__REQUIRED TASK 1__:
Answer these questions from the text on Guy Goma:
(a) On what date was Goma accidentally interviewed live on BBC News 24?
(b) What job was Goma waiting to be interviewed for at the BBC Television Centre?
(c) Which record label was involved in the court case that Guy Kewney was to discuss?
__REQUIRED TASK 2__: From the text on Guy Goma, return the passage starting at "Goma became well" and ending at "the right person.", copied word for word.

═══ PAGE ═══

Guy Goma (born 1969) is a Congolese-French business studies graduate from Brazzaville in the Republic of the Congo who was accidentally interviewed live on BBC News 24, a UK television news station, on Monday 8 May 2006. Goma was mistaken for technology expert Guy Kewney when he attended the BBC for a job interview and was brought onto a BBC special regarding the case Apple Corps v Apple Computer to provide insight on a subject he knew little about.

Goma became well known for the incident, which is noted as a memorable TV moment.

Interview 

Goma was waiting in the main reception area of the BBC Television Centre in west London to be interviewed for a job as a data support cleanser in the corporation's IT department. At the same time, Guy Kewney, a British technology expert, was in another reception area preparing for a live television interview on the subject of Apple Computer's court case with the Beatles' record label, Apple Corps. The producer sent to fetch Kewney was told that Kewney was in the main reception area. When he asked the receptionist where Guy Kewney was, she pointed to Goma, even after he asked if she was sure this was the right person.

═══ DATASET CONTENT ═══

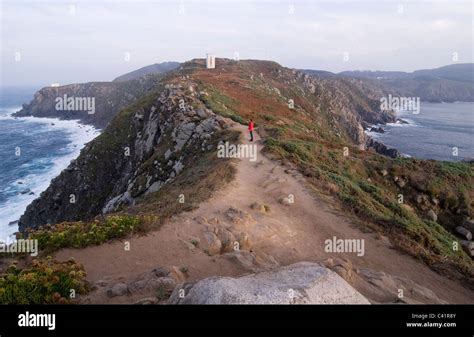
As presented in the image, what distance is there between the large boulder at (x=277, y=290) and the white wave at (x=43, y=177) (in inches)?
1641

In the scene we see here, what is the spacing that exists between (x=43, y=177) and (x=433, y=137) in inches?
3609

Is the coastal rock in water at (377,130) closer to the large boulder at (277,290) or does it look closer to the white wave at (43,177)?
the white wave at (43,177)

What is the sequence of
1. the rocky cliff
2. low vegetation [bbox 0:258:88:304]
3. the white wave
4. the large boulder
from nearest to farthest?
the large boulder → low vegetation [bbox 0:258:88:304] → the white wave → the rocky cliff

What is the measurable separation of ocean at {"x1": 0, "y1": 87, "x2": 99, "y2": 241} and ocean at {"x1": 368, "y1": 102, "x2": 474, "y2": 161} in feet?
232

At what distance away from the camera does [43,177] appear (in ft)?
213

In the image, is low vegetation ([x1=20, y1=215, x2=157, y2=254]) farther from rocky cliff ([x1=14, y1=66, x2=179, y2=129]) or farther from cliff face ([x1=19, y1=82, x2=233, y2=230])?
rocky cliff ([x1=14, y1=66, x2=179, y2=129])

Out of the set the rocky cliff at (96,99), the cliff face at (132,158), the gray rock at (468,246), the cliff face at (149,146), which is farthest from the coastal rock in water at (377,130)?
the gray rock at (468,246)

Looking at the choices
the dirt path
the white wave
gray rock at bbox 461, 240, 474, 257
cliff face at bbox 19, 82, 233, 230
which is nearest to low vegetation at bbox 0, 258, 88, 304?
the dirt path

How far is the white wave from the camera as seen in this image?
48638mm

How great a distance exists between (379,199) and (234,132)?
12.8 meters

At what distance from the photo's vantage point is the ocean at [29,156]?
174ft

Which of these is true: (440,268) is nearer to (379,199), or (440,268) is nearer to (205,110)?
(379,199)
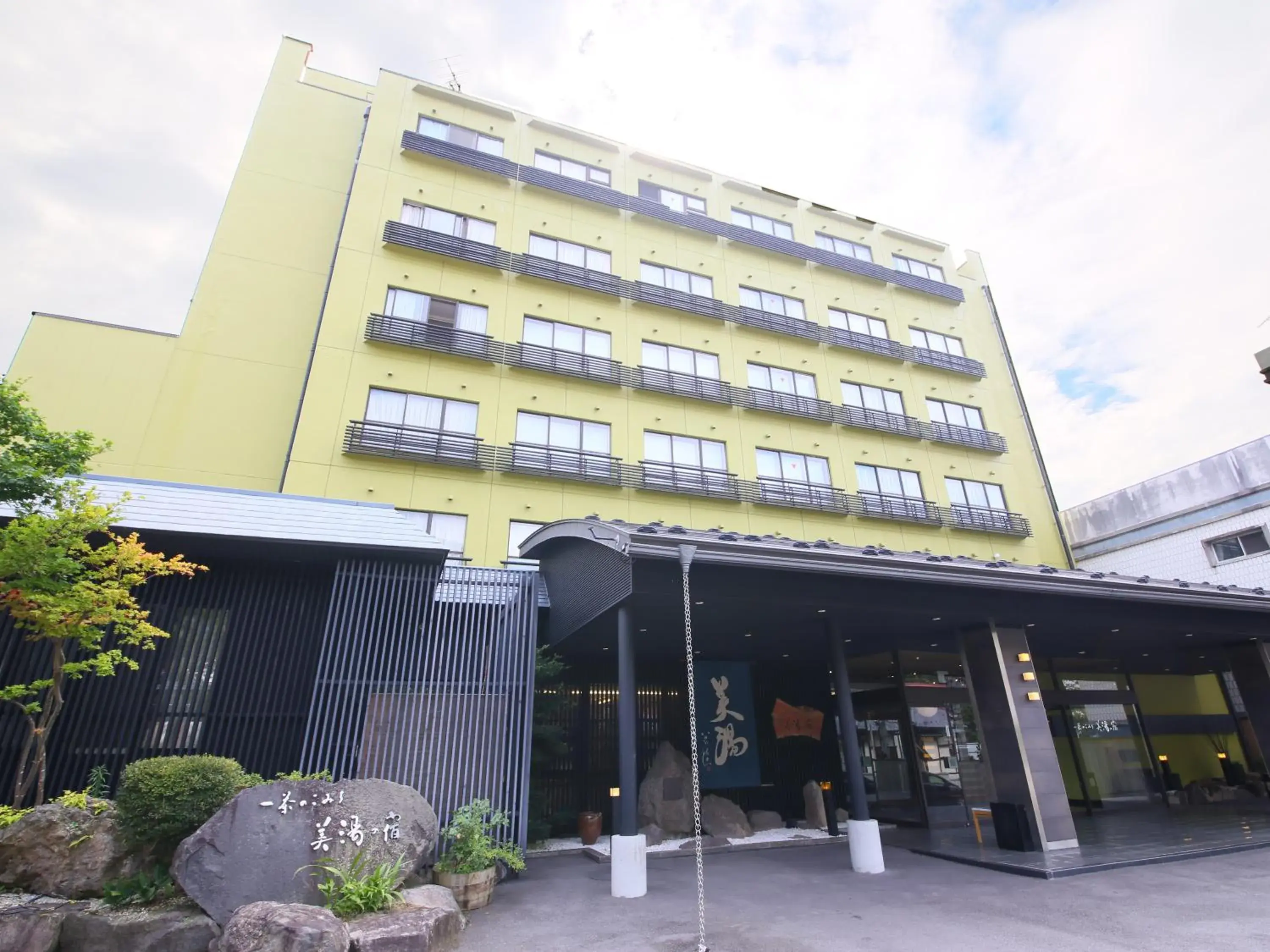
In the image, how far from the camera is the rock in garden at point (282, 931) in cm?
543

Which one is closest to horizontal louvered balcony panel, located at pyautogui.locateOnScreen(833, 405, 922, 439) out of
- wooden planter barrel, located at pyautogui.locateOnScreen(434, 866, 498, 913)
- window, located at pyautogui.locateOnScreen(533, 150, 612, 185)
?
window, located at pyautogui.locateOnScreen(533, 150, 612, 185)

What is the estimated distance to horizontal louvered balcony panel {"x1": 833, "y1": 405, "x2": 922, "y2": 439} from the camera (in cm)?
2220

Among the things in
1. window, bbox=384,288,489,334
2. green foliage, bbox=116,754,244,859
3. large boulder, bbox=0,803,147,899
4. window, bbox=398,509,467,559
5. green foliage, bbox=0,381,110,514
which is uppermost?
window, bbox=384,288,489,334

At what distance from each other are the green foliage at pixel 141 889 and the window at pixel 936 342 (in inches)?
1064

═══

__FULL RESPONSE 1__:
(a) Monday 8 May 2006
(b) A data support cleanser in the corporation's IT department
(c) Apple Corps, the Beatles' record label

__FULL RESPONSE 2__:
Goma became well known for the incident, which is noted as a memorable TV moment.

Interview 

Goma was waiting in the main reception area of the BBC Television Centre in west London to be interviewed for a job as a data support cleanser in the corporation's IT department. At the same time, Guy Kewney, a British technology expert, was in another reception area preparing for a live television interview on the subject of Apple Computer's court case with the Beatles' record label, Apple Corps. The producer sent to fetch Kewney was told that Kewney was in the main reception area. When he asked the receptionist where Guy Kewney was, she pointed to Goma, even after he asked if she was sure this was the right person.